Today, the Managing Board of 2003 — the 25 editors whose names appear on the left — take the helm of the News for the first time.
Like our predecessors of the past 123 years, we must chart the course of the News, employing methods proven by years of experience, and invoking new ideas to help the Yale community weather the winds of change.
With a labor relations conflict building toward a potentially explosive conclusion and the specter of war hovering over the nation, the Managing Board of 2003 inherits the News at a time of nearly unprecedented uncertainty at home and abroad.
All Yale students are struggling to comprehend the events that continue to shatter our assumptions about the world and about the University. As student journalists, we are called to go one step further. We must serve as a guide for Yale and for the community during these times that we ourselves struggle to comprehend.
The events on the horizon demand that we make a speedy leap into journalistic maturity, that we arrive immediately at sharp focus on our single overriding goal — providing timely, insightful and balanced coverage of Yale and New Haven.
We define this coverage not only as breaking news, but also as reporting the impact of news events on Yale students and New Haven residents. To do this, we will strive to provide consistent and objective analysis pieces and features that enhance and explain the news.
At the same time, we must broaden our sights internally, providing insight into communities that have too long gone neglected. Accordingly, we hope to transform the News into an institution that opens both its arms and its pages to students of all backgrounds and interests.
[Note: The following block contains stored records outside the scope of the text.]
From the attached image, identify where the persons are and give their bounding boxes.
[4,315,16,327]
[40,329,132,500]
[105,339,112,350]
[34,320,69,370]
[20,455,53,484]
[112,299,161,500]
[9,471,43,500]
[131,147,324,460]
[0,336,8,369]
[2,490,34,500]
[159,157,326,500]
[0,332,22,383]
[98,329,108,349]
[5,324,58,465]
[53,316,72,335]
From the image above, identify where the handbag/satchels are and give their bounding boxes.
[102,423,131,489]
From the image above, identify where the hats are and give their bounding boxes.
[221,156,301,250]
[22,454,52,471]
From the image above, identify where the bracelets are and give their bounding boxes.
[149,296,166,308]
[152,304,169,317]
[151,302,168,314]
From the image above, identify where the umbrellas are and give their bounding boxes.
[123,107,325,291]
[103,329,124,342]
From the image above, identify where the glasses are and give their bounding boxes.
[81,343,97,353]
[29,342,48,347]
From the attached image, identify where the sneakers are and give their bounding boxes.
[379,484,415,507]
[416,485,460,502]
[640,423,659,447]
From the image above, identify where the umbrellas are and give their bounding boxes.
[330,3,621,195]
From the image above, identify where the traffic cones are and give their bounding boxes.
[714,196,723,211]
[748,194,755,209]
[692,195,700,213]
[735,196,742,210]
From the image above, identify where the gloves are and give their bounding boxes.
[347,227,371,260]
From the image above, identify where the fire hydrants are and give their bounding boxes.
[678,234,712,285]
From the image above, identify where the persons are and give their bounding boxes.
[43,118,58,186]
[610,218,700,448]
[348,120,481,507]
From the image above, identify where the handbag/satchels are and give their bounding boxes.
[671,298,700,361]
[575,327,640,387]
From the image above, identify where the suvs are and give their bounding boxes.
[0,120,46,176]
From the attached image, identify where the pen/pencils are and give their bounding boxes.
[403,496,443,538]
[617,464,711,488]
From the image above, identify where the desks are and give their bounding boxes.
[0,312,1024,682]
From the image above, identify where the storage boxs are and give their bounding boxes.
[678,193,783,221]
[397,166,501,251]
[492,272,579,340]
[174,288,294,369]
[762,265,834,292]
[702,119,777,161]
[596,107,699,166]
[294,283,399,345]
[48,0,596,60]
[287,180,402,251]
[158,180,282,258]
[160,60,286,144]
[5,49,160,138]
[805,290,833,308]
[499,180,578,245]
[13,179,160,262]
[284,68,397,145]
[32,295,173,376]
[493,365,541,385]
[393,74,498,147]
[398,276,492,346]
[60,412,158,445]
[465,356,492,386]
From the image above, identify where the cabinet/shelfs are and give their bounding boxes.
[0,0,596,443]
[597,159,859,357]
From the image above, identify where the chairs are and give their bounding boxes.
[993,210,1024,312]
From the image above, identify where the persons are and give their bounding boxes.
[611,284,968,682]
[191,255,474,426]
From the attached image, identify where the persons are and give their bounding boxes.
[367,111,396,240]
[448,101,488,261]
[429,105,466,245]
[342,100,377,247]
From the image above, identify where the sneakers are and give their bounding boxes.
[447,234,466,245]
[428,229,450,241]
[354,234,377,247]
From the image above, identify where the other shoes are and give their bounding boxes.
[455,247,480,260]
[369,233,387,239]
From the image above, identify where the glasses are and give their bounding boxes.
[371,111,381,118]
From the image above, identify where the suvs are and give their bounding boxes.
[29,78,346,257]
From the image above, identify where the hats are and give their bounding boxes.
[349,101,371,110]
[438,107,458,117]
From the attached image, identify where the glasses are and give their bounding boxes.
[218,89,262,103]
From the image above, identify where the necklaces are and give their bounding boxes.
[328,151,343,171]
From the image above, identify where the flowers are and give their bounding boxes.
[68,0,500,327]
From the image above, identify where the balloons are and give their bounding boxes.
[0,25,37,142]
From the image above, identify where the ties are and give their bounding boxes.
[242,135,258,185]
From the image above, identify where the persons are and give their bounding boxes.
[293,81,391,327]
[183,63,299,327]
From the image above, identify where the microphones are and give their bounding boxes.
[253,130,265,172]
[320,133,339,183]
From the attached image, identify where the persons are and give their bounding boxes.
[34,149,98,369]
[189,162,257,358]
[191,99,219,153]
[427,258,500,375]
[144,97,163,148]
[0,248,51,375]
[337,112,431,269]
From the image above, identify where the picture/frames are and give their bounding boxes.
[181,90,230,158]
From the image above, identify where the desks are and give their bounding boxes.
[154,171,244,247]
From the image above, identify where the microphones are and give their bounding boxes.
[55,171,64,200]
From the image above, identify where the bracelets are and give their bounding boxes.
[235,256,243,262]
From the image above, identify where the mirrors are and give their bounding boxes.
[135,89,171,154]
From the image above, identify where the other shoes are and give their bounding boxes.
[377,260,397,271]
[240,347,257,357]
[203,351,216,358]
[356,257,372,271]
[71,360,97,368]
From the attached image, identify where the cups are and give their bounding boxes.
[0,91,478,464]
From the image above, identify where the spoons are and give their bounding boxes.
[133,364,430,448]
Ultimately, the success of this paper can be measured by the impact it has on its readers, especially those in the Yale and New Haven community. With that in mind, we view the editorials page as a forum open for discussion, and we welcome the submission of letters and columns that advance dialogue on important issues. On our end, we will strive to present timely and researched editorials that stimulate discussion and engage our readers.
At the same time as we take on this daunting charge, we must not neglect campus life. To this end, we will expand our coverage of sports and of the arts, using creative photography and design to enhance the words we write about these visually captivating facets of our campus.
At some points in its history, the News has had nothing more pressing than a senior prom to occupy its front page. On other occasions, its columns have been filled with lists of those who gave their lives for their country.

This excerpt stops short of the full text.